* **Documento fuente**
* * *

Moisés MOLINA

AMLO busca una nueva normalidad desde antes del coronavirus. Una nueva normalidad con menos contrapesos, con menos críticas al poder, con más “pueblo”, con menos fifís, sin neoliberales, con más personas que dependan exclusivamente de la voluntad del Presidente, con más mediocridad, con más conformismo.

Esa nueva normalidad insiste en llamarla cuarta transformación. Nuestro Presidente es un propagandista plagado de clichés. Habla de la 4T con la misma intencionalidad con la que, por ejemplo,  Castro hablaba de la Revolución Cubana o Chávez de la Revolución Bolivariana. Como un movimiento destinado a pervivir con él como su centro, como su emblema.

Pero, dicho sea con todo respeto, México no es Cuba ni Venezuela. Aquí gracias a lo poco o mucho que han aportaron los gobiernos que hasta hoy hemos tenido, sobre todo en materia de educación, libertades y derechos humanos hemos desarrollado, como comunidad política, una naturaleza totalmente distinta genéticamente reactiva a los delirios del poder.

Esa naturaleza reactiva ha vivido históricamente en las clases medias, en los sectores ilustrados de la población. Los profesionistas y los periodistas de México pertenecen mayoritariamente a las clases medias. Los constructores de México han sido clase media desde los liberales de la reforma, aquella generación de Juárez, Ocampo, Prieto, Ramírez y compañía. 

Pareciera que hoy, las clases medias no caben en el proyecto de nación donde todo es “pueblo”. En un México de normalidad donde todos debíamos ser pueblo, pareciera que solo tienen cabida los más desfavorecidos. 

“Pueblo” no debería entenderse nunca como sinónimo de pobreza, ignorancia y vulnerabilidad. “Pueblo” no debiera ser nunca el que necesita del gobierno para poder comer. “Pueblo” no debería ser nunca más base social de apoyo gubernamental condicionada. Ahí radica el origen de la polarización nacional. 

Es “el pueblo” contra el “no pueblo”. Y de ahí se desprende toda la tipología: fifís, neoliberales, etc.

* * *

* **Instrucciones**
#1 Indique si cada uno de los siguientes enunciados concuerda con la columna sobre la cuarta transformación y respalde cada respuesta (sí o no) con las palabras textuales que la determinan. (a) La columna afirma que México es igual a Cuba y a Venezuela. (b) Según la columna, la naturaleza reactiva ha vivido históricamente en las clases medias. (c) La columna sostiene que los profesionistas y los periodistas de México pertenecen mayoritariamente a las clases bajas.
#2 Transcriba fielmente el fragmento de la columna sobre la cuarta transformación comprendido entre “Esa naturaleza reactiva” y “Ramírez y compañía.”, ambos incluidos.

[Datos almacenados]
* * *

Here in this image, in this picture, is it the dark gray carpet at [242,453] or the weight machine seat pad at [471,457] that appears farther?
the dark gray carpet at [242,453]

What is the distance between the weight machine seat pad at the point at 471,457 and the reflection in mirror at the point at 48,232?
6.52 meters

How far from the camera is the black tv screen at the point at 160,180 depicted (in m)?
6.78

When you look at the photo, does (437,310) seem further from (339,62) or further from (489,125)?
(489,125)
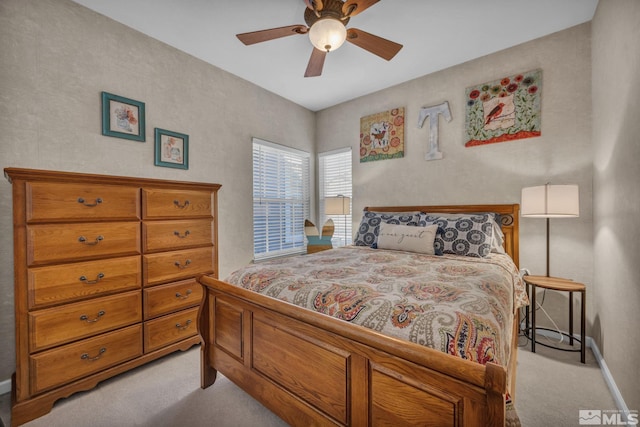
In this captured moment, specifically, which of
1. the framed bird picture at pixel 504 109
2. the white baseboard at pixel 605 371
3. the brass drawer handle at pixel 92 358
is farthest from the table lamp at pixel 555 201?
the brass drawer handle at pixel 92 358

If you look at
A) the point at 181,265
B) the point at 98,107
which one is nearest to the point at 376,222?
the point at 181,265

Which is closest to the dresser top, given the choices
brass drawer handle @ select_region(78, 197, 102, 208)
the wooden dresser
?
the wooden dresser

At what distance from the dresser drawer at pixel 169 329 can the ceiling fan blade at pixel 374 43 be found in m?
2.32

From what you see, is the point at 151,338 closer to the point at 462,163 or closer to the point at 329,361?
the point at 329,361

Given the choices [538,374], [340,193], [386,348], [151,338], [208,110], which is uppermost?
[208,110]

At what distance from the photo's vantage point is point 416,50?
271cm

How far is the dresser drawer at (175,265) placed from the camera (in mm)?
1982

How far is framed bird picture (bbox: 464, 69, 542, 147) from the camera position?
8.50 feet

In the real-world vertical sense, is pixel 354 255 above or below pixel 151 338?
above

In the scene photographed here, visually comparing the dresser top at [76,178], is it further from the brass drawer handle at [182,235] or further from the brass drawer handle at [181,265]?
the brass drawer handle at [181,265]

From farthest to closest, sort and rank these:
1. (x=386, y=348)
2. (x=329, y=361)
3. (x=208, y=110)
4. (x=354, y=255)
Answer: (x=208, y=110)
(x=354, y=255)
(x=329, y=361)
(x=386, y=348)

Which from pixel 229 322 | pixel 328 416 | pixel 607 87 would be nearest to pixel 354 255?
pixel 229 322

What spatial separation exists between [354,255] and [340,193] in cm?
190

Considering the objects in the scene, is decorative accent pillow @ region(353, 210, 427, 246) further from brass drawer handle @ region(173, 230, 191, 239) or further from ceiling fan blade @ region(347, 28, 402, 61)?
brass drawer handle @ region(173, 230, 191, 239)
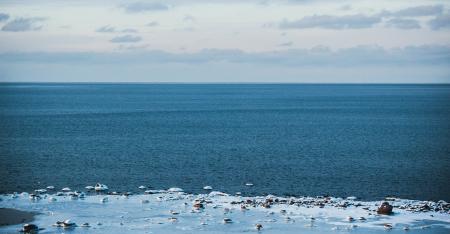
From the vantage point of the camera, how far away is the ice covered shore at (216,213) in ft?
137

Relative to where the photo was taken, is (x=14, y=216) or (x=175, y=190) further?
(x=175, y=190)

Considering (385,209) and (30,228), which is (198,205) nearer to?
(30,228)

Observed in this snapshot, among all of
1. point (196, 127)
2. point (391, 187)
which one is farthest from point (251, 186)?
point (196, 127)

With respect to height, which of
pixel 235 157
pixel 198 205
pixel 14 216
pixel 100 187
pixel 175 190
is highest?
pixel 198 205

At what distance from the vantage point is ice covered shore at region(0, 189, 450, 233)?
41656 mm

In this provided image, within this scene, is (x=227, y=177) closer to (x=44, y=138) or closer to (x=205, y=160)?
(x=205, y=160)

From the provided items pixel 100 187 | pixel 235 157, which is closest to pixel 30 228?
pixel 100 187

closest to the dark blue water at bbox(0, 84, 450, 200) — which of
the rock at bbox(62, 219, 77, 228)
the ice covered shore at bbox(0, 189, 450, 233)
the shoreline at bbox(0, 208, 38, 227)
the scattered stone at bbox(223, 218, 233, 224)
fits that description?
the ice covered shore at bbox(0, 189, 450, 233)

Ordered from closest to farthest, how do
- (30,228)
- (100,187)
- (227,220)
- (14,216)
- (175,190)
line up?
(30,228) < (227,220) < (14,216) < (175,190) < (100,187)

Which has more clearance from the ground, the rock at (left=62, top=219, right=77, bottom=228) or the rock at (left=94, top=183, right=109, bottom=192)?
the rock at (left=62, top=219, right=77, bottom=228)

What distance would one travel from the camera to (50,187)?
190 feet

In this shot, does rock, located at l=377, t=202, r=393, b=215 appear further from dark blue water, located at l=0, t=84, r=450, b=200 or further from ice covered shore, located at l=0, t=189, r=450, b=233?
dark blue water, located at l=0, t=84, r=450, b=200

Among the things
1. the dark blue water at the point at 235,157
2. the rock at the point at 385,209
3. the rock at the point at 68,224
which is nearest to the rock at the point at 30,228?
the rock at the point at 68,224

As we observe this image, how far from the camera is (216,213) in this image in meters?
46.4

* * *

* **Respuestas**
#1
(a) No: “México no es Cuba ni Venezuela”.
(b) Sí: “Esa naturaleza reactiva ha vivido históricamente en las clases medias”.
(c) No: “Los profesionistas y los periodistas de México pertenecen mayoritariamente a las clases medias”.

#2
Esa naturaleza reactiva ha vivido históricamente en las clases medias, en los sectores ilustrados de la población. Los profesionistas y los periodistas de México pertenecen mayoritariamente a las clases medias. Los constructores de México han sido clase media desde los liberales de la reforma, aquella generación de Juárez, Ocampo, Prieto, Ramírez y compañía.